PROVIDED DATA >>
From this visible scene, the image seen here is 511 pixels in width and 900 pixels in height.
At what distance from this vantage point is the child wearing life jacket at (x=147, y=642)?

---

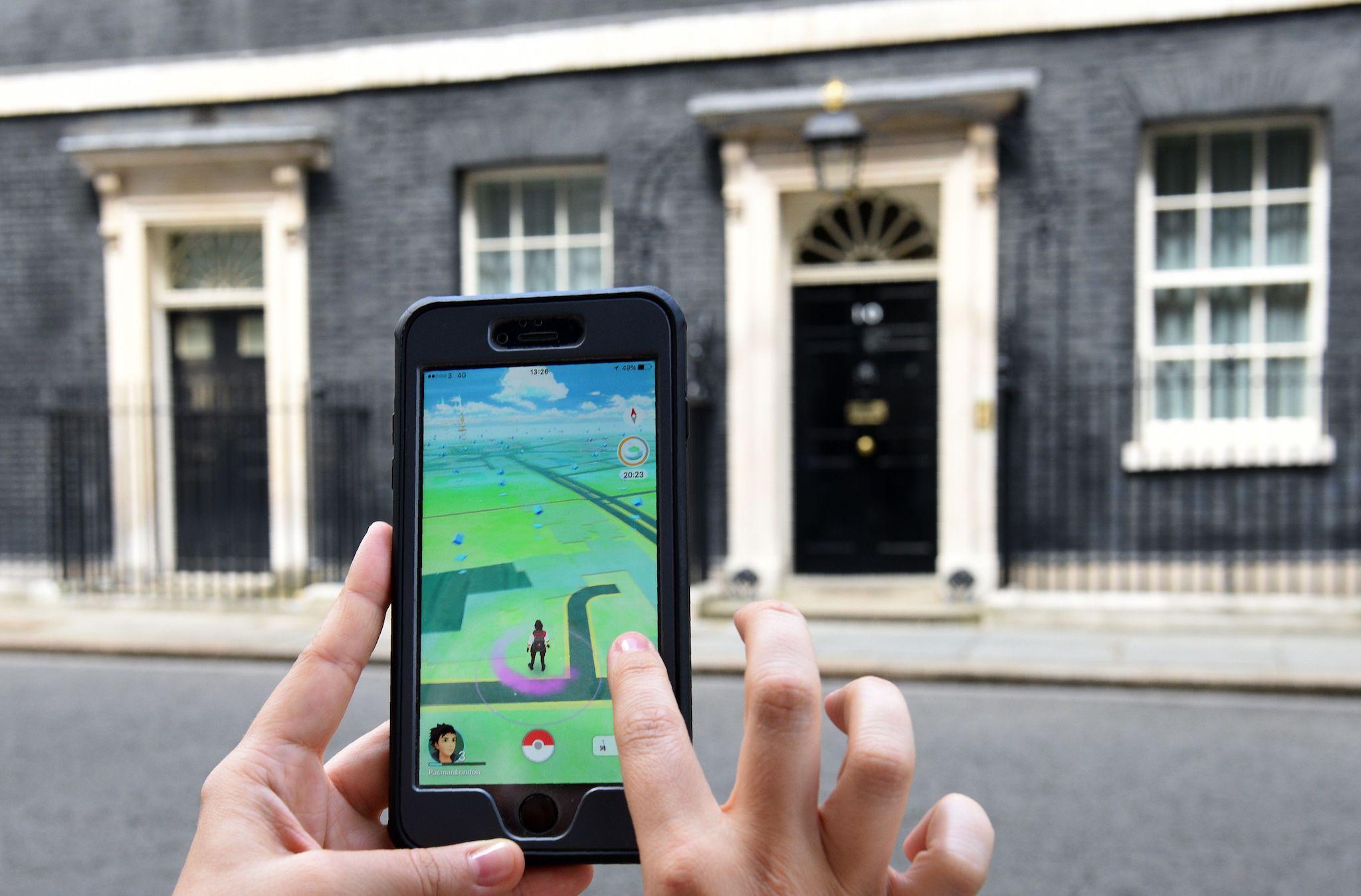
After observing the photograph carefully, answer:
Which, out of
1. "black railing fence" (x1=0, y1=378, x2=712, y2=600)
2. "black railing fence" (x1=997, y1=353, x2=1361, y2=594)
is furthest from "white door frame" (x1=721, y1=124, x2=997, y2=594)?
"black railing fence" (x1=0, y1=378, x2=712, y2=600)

WORK TO BE COMPLETED >> Update the listing lines starting at the one containing "From this visible" and ending at the one containing "At what distance", replacing "life jacket" with "safety vest" and leaving everything else unchanged. Give only those lines.

EXERCISE RESPONSE >>
From this visible scene, the image seen here is 511 pixels in width and 900 pixels in height.
At what distance from this vantage point is the child wearing safety vest at (x=147, y=642)?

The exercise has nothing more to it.